Assume this list is complete up to 10^n. We find the biggest l such that 2^(5^(l - 1)*4) < 10^n. Let us consider the 10^(n+1) > 2^k > 10^n such that 2^k has all even digits. By cyclicity of powers of 2 mod 10^l (that's why we chose this l), this means that 2^(k - 1) = a*10^l + b, where a is some integer and b is 1,2,4,32 or 1024 (because those are the only options with digits less than 5 mod 10^l). If l > 10,that means that we can divide by b to get 2^(k-1)/b = c*10^d + 1 where c and d are nonzero integers. But this is a contradiction.
Now we only need to show up to 2^(5^10 * 4) to allow l > 10, which has already been done by other comments.
I'm pretty sure this is the part where the argument breaks down. Just because 2^(k-1) mod 10^l only has small digits doesn't mean that it corresponds to a lesser power of 2 with small digits. E.g., 2^18 ends in 2144, which is not one of 1, 2, 4, 32, or 1024. (And for that matter, 1024 ends in 24.)
The hard part is showing that eventually you must hit a digit greater than 4 if you look at a long-enough suffix.
https://github.com/tdunning/EvenDigits
This uses much higher order sieves so that it runs about 32000 times faster than the naive algorithm and was able to search to this point on a single core. It is also possible to thread this algorithm relatively easily.
I'd conjecture the number of powers of 2 with exactly m even digits is finite for all m.
The powers of 2 with a single even digit are just those double those numbers (i.e., the next higher power of 2).
1: it's been too long since we've had a Neil Sloane episode, which are always a highlight
2: it sounds like the kind of thing where just a little bit more attention from maths enthusiasts will result in a proof of the sequence being finite (or not) very quickly
If we allow cheating, there are infinitely many. 2^(^2log(3.57)) equals 3.57, for example.
2^0 is a power of two and has all odd digits.
Edit: If we include negative powers, there is also 2^-1, which is all odd except for the leading zero before the decimal point.

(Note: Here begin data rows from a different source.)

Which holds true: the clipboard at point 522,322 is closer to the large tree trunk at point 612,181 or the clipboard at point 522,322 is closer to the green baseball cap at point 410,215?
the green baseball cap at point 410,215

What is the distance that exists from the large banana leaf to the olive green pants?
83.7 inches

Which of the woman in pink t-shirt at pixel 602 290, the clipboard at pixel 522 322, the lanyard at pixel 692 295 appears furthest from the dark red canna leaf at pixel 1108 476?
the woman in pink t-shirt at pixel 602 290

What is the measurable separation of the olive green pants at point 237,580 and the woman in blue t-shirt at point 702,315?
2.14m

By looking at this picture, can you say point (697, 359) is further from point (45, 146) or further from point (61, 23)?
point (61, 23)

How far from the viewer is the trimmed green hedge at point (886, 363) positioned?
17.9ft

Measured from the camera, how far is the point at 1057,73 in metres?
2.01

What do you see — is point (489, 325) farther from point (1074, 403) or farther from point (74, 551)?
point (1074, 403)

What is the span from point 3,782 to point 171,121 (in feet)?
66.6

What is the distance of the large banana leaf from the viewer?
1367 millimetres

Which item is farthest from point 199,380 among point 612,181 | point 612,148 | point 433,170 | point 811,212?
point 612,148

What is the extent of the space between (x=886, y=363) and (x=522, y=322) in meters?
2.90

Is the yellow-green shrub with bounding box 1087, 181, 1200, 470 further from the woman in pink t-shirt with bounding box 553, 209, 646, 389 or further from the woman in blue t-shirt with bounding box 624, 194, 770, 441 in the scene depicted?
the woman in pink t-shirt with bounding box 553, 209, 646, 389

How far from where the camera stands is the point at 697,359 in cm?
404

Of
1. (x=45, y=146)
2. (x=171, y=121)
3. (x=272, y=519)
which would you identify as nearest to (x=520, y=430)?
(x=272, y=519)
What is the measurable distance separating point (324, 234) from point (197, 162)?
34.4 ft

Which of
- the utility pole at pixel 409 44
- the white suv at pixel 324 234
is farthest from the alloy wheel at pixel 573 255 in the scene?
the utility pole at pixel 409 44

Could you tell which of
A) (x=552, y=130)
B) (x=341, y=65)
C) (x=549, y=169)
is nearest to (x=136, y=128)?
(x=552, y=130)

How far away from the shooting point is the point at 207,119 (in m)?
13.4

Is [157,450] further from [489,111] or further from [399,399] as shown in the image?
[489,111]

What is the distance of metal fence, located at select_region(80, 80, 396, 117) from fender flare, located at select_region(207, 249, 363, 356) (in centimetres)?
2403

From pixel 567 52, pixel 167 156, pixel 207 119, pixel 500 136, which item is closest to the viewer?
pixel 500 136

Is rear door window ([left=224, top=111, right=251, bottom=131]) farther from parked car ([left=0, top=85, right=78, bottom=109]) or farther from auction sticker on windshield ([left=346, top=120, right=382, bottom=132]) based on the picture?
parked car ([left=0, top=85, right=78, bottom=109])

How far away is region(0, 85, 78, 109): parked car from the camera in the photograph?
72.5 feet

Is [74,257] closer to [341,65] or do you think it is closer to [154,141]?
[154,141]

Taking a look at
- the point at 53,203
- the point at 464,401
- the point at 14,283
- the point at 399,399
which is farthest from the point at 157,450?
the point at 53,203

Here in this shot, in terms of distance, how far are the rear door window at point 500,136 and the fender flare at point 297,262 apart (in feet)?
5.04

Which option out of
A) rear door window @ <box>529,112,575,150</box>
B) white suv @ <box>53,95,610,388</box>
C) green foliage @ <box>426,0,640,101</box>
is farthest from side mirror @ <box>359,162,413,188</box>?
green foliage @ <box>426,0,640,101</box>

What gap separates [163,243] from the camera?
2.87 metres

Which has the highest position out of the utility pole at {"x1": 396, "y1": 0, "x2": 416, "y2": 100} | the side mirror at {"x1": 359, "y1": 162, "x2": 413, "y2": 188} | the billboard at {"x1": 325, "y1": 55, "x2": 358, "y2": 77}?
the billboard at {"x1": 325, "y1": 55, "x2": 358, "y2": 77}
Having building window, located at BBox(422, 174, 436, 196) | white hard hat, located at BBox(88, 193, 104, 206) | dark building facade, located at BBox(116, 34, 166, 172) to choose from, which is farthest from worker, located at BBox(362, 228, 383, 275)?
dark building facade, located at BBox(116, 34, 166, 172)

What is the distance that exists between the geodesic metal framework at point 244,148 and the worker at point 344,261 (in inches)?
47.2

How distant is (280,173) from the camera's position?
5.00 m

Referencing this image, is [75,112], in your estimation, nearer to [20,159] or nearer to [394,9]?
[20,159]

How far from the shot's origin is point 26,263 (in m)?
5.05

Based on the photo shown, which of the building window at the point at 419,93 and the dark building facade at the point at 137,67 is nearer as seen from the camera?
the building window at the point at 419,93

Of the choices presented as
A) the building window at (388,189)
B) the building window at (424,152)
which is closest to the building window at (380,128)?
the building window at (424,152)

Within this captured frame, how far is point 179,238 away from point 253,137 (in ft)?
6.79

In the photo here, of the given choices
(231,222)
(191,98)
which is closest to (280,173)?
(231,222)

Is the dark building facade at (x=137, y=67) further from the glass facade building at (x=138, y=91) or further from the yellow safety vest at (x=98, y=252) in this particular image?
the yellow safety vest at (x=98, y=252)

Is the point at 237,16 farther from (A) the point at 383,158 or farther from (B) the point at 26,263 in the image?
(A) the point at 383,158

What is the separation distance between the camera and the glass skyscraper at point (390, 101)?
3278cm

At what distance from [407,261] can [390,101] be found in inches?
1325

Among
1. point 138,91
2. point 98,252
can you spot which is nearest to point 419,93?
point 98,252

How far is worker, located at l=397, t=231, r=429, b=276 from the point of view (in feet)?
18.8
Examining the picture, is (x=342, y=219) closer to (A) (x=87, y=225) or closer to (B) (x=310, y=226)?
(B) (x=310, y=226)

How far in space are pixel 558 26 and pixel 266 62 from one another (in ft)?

As in, could you somehow solve it without knocking the other two down in a major way?
https://en.wikipedia.org/wiki/Double_dabble
for 2^n only zeroes are shifted in, to all eternity. thus the lowest digits go through a fixed cycle.
as the top but is shifted to the left in each shift+add-threes-where-needed cycle, and leaves "it's" bcd digit after four such cycles, I intuit the next bcd byte will also switch to some cycle, as it's 'input' is boringly deterministic: all zeroes for the lowest digit, leading to 1, 2, 4, 8 (1)6, (1)2, 4, 8, (1)6, (1)2, ... so 0000(1100)* is shifted in to the tens digit.
that gives 0,0,0,0, 0+1, 2+1, 6, (1)2, 4+1, (1)0+1, 2, 4, 8+1, (1)8+1, (1)8, (1)6, (1)2+1, 6+1, (1)4, 8, (1)6+1, (1)4+1, (1)0, 0, 0+1, 2+1, ... for the tens digit. which has a period of 20 ... with a shift to hundreds pattern of 0000(00010100011110101110)* and an odd odd even even rhythm on the tens digit.
noice.
some number nerds will for sure figure or know ways to spin this on for the hundreds digit. and determine the periodicity of having all the lowest n digits even. or the loss of that periodicity... because maybe just maybe this spins into some wheel where one of the digits foo to bar always is odd. and then you can stop searching...
but what do I know.
I just Dunning-Kruger an intuition that the "double dabble" bin2bcd _may_ be useful in this :-D
2, 4, 8, 64, 2048 are powers of 2 (i.e. 2^n), and they don't contain odd numbers (e.g. 16, 128, 1024 contain 1 so are not in this list, same with 4096 containing 9).